Re: [PATCH v7 00/17] Add support for Clang LTO
From: Kees Cook
Date: Wed Dec 02 2020 - 13:54:56 EST
On Wed, Dec 02, 2020 at 11:42:21AM +0900, Masahiro Yamada wrote:
> On Wed, Dec 2, 2020 at 2:31 AM Kees Cook <keescook@xxxxxxxxxxxx> wrote:
> >
> > On Mon, Nov 30, 2020 at 12:01:31PM +0000, Will Deacon wrote:
> > > Hi Sami,
> > >
> > > On Wed, Nov 18, 2020 at 02:07:14PM -0800, Sami Tolvanen wrote:
> > > > This patch series adds support for building the kernel with Clang's
> > > > Link Time Optimization (LTO). In addition to performance, the primary
> > > > motivation for LTO is to allow Clang's Control-Flow Integrity (CFI) to
> > > > be used in the kernel. Google has shipped millions of Pixel devices
> > > > running three major kernel versions with LTO+CFI since 2018.
> > > >
> > > > Most of the patches are build system changes for handling LLVM bitcode,
> > > > which Clang produces with LTO instead of ELF object files, postponing
> > > > ELF processing until a later stage, and ensuring initcall ordering.
> > > >
> > > > Note that v7 brings back arm64 support as Will has now staged the
> > > > prerequisite memory ordering patches [1], and drops x86_64 while we work
> > > > on fixing the remaining objtool warnings [2].
> > >
> > > Sounds like you're going to post a v8, but that's the plan for merging
> > > that? The arm64 parts look pretty good to me now.
> >
> > I haven't seen Masahiro comment on this in a while, so given the review
> > history and its use (for years now) in Android, I will carry v8 (assuming
> > all is fine with it) it in -next unless there are objections.
>
>
> What I dislike about this implementation is
> it cannot drop any unreachable function/data.

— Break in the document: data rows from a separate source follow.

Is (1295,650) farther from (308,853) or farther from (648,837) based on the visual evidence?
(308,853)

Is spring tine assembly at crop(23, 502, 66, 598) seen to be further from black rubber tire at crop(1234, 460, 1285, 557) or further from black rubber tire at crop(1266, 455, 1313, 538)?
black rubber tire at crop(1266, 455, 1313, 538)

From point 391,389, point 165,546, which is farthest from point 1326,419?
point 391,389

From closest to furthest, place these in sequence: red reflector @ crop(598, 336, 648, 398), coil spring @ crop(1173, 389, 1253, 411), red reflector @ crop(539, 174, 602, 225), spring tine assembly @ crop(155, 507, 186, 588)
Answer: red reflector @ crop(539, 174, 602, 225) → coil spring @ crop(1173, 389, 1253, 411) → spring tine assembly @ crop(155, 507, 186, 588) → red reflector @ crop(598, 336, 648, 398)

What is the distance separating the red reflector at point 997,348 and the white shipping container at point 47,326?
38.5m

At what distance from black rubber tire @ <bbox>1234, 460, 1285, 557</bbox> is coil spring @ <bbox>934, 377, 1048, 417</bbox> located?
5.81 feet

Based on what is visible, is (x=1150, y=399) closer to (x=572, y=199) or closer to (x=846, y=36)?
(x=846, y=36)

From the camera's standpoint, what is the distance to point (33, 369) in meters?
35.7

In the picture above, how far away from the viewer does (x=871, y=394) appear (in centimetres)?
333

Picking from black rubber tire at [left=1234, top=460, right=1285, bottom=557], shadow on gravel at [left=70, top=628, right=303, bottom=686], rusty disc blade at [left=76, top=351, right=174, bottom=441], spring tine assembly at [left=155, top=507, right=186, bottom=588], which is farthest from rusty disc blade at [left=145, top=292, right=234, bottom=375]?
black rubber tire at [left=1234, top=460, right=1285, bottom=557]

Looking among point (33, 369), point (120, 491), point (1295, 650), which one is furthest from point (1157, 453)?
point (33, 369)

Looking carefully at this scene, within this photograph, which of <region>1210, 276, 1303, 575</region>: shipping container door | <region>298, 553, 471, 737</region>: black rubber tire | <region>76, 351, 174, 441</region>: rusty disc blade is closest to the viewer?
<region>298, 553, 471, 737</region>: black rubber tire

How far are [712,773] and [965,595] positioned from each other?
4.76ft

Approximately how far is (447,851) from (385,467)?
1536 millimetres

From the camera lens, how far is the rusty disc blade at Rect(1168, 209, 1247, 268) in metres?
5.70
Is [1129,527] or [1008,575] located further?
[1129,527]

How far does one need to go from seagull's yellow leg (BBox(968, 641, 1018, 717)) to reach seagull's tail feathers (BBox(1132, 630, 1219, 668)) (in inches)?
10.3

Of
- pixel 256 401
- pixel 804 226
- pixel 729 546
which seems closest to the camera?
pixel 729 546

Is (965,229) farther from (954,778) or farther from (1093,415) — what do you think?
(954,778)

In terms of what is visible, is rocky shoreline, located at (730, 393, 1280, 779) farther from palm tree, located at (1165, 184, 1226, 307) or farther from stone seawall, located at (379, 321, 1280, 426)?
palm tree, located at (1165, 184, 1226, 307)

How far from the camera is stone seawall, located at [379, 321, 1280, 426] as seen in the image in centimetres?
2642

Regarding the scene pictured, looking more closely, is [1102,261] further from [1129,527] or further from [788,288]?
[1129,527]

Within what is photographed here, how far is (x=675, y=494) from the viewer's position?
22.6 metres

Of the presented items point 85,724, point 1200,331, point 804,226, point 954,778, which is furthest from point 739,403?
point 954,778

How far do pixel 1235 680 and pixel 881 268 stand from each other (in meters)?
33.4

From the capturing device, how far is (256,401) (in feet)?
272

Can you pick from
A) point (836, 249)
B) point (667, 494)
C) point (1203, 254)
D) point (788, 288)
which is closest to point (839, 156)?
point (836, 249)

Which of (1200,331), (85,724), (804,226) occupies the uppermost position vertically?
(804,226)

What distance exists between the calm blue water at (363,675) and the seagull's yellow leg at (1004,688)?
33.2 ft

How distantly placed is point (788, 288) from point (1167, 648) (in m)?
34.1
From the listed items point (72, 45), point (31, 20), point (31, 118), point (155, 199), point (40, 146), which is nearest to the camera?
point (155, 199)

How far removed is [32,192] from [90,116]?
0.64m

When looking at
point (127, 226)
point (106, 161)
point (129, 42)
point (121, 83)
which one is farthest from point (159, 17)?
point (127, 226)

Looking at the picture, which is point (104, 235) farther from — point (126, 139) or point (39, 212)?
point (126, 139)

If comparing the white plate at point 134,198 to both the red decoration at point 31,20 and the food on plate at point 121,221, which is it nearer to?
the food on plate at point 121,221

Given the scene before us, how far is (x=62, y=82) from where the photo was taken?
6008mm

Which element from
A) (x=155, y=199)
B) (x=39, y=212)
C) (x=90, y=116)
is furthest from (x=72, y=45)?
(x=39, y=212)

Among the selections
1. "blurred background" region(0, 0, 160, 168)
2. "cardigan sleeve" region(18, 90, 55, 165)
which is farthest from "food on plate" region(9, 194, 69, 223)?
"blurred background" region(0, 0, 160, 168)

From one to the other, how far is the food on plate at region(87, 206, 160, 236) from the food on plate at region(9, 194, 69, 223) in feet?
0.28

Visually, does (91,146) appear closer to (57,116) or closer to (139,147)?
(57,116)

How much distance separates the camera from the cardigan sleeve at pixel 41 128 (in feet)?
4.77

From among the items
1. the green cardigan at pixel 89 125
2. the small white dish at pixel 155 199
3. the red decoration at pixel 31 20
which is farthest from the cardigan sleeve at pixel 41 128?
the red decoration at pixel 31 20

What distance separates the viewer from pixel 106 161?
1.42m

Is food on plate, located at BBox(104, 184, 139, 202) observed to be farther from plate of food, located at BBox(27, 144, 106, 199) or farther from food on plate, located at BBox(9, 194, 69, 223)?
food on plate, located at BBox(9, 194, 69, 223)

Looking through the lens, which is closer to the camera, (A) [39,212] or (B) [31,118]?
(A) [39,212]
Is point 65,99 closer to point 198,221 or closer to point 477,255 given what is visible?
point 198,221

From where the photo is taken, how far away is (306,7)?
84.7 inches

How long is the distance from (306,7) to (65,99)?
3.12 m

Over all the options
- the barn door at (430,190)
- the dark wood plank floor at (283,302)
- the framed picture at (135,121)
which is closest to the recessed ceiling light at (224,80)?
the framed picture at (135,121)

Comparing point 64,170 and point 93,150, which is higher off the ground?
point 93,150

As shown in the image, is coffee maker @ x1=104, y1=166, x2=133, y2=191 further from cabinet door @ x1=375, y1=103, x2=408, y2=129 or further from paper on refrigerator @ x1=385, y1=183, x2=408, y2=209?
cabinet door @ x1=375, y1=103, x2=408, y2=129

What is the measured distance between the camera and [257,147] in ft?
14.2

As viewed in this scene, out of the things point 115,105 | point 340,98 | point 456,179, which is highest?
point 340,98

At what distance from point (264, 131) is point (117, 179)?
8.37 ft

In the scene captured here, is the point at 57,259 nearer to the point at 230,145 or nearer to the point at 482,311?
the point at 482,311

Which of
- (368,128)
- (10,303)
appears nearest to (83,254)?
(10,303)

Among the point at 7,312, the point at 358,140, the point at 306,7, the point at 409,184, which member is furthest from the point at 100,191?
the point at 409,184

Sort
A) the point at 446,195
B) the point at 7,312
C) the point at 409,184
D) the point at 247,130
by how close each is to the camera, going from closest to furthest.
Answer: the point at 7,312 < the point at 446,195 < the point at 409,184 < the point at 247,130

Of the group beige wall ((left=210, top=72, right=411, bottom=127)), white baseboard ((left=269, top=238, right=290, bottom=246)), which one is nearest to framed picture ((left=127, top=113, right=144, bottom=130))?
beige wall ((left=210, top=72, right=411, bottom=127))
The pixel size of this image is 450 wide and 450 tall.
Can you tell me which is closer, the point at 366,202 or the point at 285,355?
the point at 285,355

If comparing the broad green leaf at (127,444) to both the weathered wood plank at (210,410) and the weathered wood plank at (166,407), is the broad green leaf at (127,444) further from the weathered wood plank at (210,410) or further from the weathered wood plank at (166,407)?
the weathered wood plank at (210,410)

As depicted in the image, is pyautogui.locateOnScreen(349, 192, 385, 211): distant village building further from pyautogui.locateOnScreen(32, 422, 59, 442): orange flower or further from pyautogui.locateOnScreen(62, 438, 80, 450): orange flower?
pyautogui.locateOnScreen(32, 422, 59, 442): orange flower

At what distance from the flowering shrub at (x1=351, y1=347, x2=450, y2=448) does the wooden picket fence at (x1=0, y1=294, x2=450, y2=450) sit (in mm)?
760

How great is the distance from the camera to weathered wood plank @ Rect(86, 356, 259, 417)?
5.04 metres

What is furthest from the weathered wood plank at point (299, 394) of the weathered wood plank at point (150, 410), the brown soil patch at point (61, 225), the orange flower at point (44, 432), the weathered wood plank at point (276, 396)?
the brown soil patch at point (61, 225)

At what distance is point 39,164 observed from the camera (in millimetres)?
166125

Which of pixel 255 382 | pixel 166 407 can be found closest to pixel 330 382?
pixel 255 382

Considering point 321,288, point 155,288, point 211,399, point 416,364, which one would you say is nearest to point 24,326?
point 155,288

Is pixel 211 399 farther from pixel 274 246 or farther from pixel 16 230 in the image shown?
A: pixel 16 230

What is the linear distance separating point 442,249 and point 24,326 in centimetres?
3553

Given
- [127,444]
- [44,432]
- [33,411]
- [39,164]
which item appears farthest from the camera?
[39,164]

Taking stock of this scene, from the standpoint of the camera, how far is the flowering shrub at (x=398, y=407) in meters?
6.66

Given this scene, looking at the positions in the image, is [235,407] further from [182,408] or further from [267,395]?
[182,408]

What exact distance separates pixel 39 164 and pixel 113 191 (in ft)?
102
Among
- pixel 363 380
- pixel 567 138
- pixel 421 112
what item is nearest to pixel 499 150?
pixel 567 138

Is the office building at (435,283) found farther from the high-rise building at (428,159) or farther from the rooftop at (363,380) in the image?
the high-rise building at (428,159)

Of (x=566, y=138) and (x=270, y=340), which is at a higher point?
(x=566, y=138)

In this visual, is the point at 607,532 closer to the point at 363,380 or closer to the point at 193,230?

> (and it is completely different from GCC LTO)
This seems to be an orthogonal concern: the kernel doesn't have GCC LTO
support either (though much of Sami's work is required for GCC LTO too).
> This is not real LTO.
I don't know what you're defining as "real LTO", but this is, very much,
Link Time Optimization: the compiler has access to the entire code at
once, and it is therefore in a position to perform many manipulations to
the code. As Sami mentioned, perhaps you're thinking specifically of
dead code elimination? That's a specific optimization.
> [thread[1] merging]
> This help document is misleading.
> People who read the document would misunderstand how great this feature would.
>
> This should be added in the commit log and Kconfig help:
>
> In contrast to the example in the documentation, Clang LTO
> for the kernel cannot remove any unreachable function or data.
> In fact, this results in even bigger vmlinux and modules.
Which LTO passes are happening, how optimization are being performed,
etc, are endlessly tunable, but we can't work on that tuning without
the infrastructure to perform an LTO build in the first place. We need
to land the support, and go from there. As written, it works very well
for arm64 (which is what v8 targets specifically) and the results have
been running on millions of Android phones for years now. If further
tuning needs to happen for other architectures, config combinations, etc,
those can and will be developed. (For example, x86 is around the corner,
once some false positive warnings from objtool get hammered out, etc.)
I still want this in -next so we can build on it and improve it -- it
has been stuck in limbo for too long.
-Kees
[1] https://lore.kernel.org/kernel-hardening/CAK7LNASMh1KysAB4+gU7_iuTW+5GT2_yMDevwpLwx0iqjxwmWw@xxxxxxxxxxxxxx/
--
Kees Cook